_The tasks_
(1) Answer the following questions using the MoE V-compression write-up provided below.
(a) What V compression ratio does q8_0/turbo2 with Boundary V deliver on Qwen3.5-35B-A3B MoE Q8_0?
(b) Which layers does Boundary V protect with q8_0-V?
(c) What decode gap is reported for the established MoE recommendation of q8_0-K + turbo3-V?
(2) From the MoE V-compression write-up below, return the stretch from "On Qwen3.5-35B-A3B MoE" through "are documented below.".

_Text provided_
######
MoE V-Compression Frontier: Aggressive V Quantization with Boundary V on MoE Architectures

April 1, 2026 · View on GitHub

Tom Turney Independent Researcher GitHub: @TheTom

Abstract

We investigate the optimal V cache compression config for MoE (Mixture-of-Experts) architectures on Apple Silicon. Starting from the established q8_0-K + turbo3-V asymmetric recommendation, we tested whether q8_0-K + turbo2-V with Boundary V (auto-enabled) could provide stronger compression without quality loss on MoE models.

On Qwen3.5-35B-A3B MoE Q8_0 (M5 Max), q8_0/turbo2 with Boundary V delivers:

7.53x V compression (vs 5.12x for turbo3-V) — 47% more compression
PPL within 0.4–1.0% of q8_0 baseline across 512, 8K, and 32K context
Quality equal to or better than q8_0/turbo3 at every tested context length
32K decode 2–3% faster than q8_0/turbo3 (reproducible across 2 runs)

This investigation grew out of a systematic decode-speed study that ruled out micro-optimization paths and pivoted to config-level exploration. Several negative results are documented below.

1. Background and Motivation

1.1 Prior Work

Previous TurboQuant investigation established:

K precision dominates quality (softmax amplification); V tolerates aggressive compression
Asymmetric q8_0-K + turbo-V rescues sensitive Q4_K_M models where symmetric turbo fails
Boundary V (Layer-Aware V Compression, mode LA-V7) protects first/last 2 layers with q8_0-V while compressing middle layers with turbo2-V
Sparse V skips V dequant for near-zero attention weights (+22.8% combined pp+tg metric on MoE)

1.2 The Question

The established MoE recommendation was q8_0-K + turbo3-V (2.1% decode gap, 5.12x V compression). Could we push V compression further to turbo2 (7.53x) without quality loss, now that Boundary V auto-enables on turbo2?
######
_Recorded data_
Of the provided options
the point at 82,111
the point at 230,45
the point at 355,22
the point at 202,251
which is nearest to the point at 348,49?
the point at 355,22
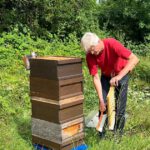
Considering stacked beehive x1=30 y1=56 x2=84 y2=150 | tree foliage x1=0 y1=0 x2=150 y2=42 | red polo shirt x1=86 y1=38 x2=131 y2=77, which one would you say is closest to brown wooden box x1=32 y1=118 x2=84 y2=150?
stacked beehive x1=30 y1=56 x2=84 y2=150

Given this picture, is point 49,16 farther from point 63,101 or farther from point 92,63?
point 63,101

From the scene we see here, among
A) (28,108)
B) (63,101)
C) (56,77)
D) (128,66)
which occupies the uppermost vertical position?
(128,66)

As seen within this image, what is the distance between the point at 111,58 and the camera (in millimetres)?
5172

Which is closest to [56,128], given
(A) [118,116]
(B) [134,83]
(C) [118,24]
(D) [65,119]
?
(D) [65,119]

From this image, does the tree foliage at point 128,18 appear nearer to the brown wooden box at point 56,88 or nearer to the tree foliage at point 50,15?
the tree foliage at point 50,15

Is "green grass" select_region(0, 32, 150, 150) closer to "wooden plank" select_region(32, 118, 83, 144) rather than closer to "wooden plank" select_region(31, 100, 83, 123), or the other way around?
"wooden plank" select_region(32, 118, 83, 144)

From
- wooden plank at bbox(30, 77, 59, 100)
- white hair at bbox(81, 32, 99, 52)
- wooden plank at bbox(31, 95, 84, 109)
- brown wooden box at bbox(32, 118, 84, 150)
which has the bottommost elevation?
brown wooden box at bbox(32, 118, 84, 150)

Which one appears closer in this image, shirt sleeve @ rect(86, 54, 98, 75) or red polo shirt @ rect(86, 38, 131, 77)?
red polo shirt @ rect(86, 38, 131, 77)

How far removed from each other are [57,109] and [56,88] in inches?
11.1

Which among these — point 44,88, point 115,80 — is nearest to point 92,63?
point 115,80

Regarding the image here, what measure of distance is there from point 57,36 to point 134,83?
######
_Final results_
(1)
(a) 7.53x
(b) The first and last 2 layers
(c) 2.1%

(2)
On Qwen3.5-35B-A3B MoE Q8_0 (M5 Max), q8_0/turbo2 with Boundary V delivers:

7.53x V compression (vs 5.12x for turbo3-V) — 47% more compression
PPL within 0.4–1.0% of q8_0 baseline across 512, 8K, and 32K context
Quality equal to or better than q8_0/turbo3 at every tested context length
32K decode 2–3% faster than q8_0/turbo3 (reproducible across 2 runs)

This investigation grew out of a systematic decode-speed study that ruled out micro-optimization paths and pivoted to config-level exploration. Several negative results are documented below.